Go through the data and retrieve each line that includes the string "more".

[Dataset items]
----

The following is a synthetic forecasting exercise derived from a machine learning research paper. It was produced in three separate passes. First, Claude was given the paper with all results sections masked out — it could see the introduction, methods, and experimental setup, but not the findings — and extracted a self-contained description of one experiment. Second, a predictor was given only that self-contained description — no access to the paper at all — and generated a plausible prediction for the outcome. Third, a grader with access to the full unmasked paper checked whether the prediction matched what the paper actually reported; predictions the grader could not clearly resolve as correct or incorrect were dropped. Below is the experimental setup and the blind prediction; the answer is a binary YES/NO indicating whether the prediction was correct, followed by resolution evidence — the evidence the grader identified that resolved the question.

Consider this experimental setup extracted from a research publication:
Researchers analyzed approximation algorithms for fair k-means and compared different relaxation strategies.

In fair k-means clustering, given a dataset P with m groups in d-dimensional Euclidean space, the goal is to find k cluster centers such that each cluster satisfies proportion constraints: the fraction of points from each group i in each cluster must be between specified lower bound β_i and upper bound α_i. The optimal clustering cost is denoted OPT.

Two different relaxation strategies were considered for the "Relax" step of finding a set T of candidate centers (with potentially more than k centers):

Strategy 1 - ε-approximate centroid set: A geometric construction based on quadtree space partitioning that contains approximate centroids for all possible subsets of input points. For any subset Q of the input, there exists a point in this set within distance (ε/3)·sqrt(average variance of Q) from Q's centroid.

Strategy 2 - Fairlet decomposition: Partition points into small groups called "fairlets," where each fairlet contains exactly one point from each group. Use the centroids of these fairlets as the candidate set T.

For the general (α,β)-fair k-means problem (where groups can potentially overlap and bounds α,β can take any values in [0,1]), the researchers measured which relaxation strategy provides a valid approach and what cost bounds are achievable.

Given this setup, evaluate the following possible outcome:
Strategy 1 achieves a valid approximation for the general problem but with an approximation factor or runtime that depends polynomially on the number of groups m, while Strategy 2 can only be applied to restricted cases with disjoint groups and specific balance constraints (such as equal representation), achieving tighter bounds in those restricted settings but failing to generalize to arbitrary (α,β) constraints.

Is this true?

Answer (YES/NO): NO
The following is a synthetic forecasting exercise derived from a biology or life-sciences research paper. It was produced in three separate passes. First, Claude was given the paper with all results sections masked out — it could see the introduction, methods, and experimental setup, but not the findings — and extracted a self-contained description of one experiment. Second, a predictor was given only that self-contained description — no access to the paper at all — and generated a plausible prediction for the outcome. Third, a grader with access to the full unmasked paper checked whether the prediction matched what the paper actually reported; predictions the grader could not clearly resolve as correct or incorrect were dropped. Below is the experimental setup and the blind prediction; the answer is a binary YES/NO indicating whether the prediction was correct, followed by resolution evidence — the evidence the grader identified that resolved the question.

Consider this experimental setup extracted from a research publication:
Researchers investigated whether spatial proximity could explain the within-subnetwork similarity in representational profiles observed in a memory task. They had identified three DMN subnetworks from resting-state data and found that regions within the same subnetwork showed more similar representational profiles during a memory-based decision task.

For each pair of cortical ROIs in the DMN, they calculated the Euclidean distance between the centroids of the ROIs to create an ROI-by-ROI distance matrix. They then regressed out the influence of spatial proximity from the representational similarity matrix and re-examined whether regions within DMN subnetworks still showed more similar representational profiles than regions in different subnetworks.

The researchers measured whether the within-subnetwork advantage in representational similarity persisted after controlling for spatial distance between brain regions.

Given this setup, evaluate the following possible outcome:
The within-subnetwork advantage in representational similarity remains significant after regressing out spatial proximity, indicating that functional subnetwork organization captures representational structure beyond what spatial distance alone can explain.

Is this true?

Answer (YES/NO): YES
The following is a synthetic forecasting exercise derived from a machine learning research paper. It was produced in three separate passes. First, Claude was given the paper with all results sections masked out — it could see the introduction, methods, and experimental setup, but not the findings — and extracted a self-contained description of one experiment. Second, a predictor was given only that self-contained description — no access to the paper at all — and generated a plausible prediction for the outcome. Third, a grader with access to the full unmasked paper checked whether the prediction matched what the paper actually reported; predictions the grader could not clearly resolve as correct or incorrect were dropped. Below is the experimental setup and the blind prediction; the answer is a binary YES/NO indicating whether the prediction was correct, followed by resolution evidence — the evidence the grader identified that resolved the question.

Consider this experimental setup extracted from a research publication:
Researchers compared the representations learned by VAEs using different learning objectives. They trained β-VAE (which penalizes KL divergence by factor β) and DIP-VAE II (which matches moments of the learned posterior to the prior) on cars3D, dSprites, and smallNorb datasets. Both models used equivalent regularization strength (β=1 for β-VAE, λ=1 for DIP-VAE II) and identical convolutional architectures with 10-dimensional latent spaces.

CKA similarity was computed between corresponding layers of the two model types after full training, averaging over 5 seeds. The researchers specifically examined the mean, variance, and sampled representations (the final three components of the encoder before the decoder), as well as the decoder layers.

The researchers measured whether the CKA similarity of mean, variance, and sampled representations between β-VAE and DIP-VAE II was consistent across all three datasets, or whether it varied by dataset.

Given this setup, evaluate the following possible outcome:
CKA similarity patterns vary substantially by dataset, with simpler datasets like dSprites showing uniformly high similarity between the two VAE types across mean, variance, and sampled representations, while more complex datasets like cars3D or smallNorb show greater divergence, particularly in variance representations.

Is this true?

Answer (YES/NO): NO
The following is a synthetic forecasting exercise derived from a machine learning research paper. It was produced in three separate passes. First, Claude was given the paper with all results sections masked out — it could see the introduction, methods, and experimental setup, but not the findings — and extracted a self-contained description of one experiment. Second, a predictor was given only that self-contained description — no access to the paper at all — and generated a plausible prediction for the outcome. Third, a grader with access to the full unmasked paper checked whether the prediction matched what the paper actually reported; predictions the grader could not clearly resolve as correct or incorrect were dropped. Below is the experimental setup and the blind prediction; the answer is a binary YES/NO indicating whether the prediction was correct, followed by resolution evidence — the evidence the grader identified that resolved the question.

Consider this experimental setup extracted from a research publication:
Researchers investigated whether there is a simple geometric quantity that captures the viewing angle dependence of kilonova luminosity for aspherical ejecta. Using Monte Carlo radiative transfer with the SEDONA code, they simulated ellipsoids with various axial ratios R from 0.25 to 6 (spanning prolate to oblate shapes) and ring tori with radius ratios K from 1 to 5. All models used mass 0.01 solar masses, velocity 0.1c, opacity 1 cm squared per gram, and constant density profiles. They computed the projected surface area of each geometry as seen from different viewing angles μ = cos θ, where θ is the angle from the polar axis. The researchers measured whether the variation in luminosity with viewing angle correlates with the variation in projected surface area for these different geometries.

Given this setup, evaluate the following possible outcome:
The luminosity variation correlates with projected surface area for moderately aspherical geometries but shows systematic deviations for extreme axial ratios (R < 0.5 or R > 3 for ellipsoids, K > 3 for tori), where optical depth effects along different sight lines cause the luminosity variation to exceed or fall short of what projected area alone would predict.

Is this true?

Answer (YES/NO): NO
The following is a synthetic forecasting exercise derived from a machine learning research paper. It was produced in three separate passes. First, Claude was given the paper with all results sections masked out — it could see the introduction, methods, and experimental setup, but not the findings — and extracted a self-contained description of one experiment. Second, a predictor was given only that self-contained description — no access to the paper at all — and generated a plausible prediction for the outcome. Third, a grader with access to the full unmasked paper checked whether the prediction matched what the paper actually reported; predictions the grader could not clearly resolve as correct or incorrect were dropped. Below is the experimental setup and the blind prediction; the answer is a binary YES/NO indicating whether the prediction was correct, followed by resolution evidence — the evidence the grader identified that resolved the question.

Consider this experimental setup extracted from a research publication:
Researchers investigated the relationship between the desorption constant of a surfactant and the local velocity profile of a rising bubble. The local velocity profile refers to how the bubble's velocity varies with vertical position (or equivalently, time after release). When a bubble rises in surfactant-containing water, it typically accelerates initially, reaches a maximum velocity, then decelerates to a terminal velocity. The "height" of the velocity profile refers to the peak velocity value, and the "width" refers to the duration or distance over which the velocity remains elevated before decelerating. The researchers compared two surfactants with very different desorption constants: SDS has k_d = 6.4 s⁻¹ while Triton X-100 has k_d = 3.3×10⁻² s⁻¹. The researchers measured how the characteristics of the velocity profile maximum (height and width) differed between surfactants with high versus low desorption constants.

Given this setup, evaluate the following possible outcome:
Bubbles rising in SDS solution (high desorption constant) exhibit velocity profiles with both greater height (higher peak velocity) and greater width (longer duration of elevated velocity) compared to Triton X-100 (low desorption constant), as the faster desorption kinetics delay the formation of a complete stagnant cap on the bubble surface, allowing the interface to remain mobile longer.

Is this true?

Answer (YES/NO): NO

----

=== EXERCISE RESPONSE ===
Two different relaxation strategies were considered for the "Relax" step of finding a set T of candidate centers (with potentially more than k centers):
Researchers investigated whether spatial proximity could explain the within-subnetwork similarity in representational profiles observed in a memory task. They had identified three DMN subnetworks from resting-state data and found that regions within the same subnetwork showed more similar representational profiles during a memory-based decision task.
For each pair of cortical ROIs in the DMN, they calculated the Euclidean distance between the centroids of the ROIs to create an ROI-by-ROI distance matrix. They then regressed out the influence of spatial proximity from the representational similarity matrix and re-examined whether regions within DMN subnetworks still showed more similar representational profiles than regions in different subnetworks.
CKA similarity patterns vary substantially by dataset, with simpler datasets like dSprites showing uniformly high similarity between the two VAE types across mean, variance, and sampled representations, while more complex datasets like cars3D or smallNorb show greater divergence, particularly in variance representations.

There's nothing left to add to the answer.